## Exercise instructions:
Swap "woman's leg" for "hiker's leg" throughout the listing below, and give it back with everything else left as it is.

## Provided records:
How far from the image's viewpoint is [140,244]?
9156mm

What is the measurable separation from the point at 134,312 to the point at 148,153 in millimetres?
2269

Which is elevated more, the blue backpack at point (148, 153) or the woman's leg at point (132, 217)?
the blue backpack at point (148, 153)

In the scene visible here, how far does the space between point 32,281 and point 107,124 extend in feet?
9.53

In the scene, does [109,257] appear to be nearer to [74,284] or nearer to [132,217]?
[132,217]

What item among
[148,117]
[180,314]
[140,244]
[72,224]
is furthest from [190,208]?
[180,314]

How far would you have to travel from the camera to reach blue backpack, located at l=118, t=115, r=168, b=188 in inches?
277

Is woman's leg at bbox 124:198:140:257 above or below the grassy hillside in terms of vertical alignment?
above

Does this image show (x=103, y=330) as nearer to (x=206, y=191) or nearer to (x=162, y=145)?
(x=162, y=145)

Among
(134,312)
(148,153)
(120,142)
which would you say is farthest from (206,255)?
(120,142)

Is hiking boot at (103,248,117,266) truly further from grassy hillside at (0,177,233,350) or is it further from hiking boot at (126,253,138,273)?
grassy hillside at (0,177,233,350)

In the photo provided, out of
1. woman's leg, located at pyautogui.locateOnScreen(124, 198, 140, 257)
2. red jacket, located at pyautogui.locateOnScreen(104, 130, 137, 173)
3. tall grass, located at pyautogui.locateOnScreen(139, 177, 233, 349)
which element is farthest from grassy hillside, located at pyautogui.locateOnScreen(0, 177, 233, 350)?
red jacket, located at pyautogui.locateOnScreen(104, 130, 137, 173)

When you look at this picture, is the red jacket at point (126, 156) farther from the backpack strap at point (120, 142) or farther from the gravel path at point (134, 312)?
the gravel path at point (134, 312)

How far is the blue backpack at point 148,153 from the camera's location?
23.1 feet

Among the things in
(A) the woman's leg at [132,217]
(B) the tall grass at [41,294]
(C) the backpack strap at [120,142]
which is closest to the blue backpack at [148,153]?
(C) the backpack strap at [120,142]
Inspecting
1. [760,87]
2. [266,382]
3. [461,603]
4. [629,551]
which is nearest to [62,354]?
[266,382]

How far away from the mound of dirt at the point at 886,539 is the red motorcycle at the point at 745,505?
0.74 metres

## Problem solution:
How far from the image's viewpoint is [140,244]?
9156mm

What is the measurable separation from the point at 134,312 to the point at 148,153 in millimetres?
2269

Which is elevated more, the blue backpack at point (148, 153) or the hiker's leg at point (132, 217)?
the blue backpack at point (148, 153)

In the scene visible here, how far does the space between point 32,281 and point 107,124 extend in feet?
9.53

In the scene, does [109,257] appear to be nearer to [74,284] or nearer to [132,217]?
[132,217]

What item among
[148,117]
[180,314]
[140,244]
[72,224]
is furthest from [190,208]?
[180,314]

How far would you have to travel from the camera to reach blue backpack, located at l=118, t=115, r=168, b=188 in inches?
277

Is hiker's leg at bbox 124:198:140:257 above or below the grassy hillside in terms of vertical alignment?
above

Does this image show (x=103, y=330) as nearer to (x=206, y=191) or nearer to (x=162, y=145)?
(x=162, y=145)

Among
(134,312)
(148,153)
(120,142)
which would you say is farthest from (206,255)?
(120,142)

Is hiking boot at (103,248,117,266) truly further from grassy hillside at (0,177,233,350) or is it further from hiking boot at (126,253,138,273)?
grassy hillside at (0,177,233,350)

In the photo provided, out of
1. hiker's leg, located at pyautogui.locateOnScreen(124, 198, 140, 257)
2. red jacket, located at pyautogui.locateOnScreen(104, 130, 137, 173)
3. tall grass, located at pyautogui.locateOnScreen(139, 177, 233, 349)
which element is farthest from grassy hillside, located at pyautogui.locateOnScreen(0, 177, 233, 350)?
red jacket, located at pyautogui.locateOnScreen(104, 130, 137, 173)

When you look at this picture, is the red jacket at point (126, 156) farther from the backpack strap at point (120, 142) or farther from the gravel path at point (134, 312)?
the gravel path at point (134, 312)

How far is the blue backpack at point 148,153 from the camera's location?
23.1 feet

Among the things in
(A) the hiker's leg at [132,217]
(B) the tall grass at [41,294]
(C) the backpack strap at [120,142]
which is closest to the blue backpack at [148,153]?
(C) the backpack strap at [120,142]
Inspecting
1. [760,87]
2. [266,382]
3. [461,603]
4. [629,551]
which is nearest to [62,354]?
[266,382]

How far away from the mound of dirt at the point at 886,539 is the red motorcycle at the point at 745,505?
0.74 metres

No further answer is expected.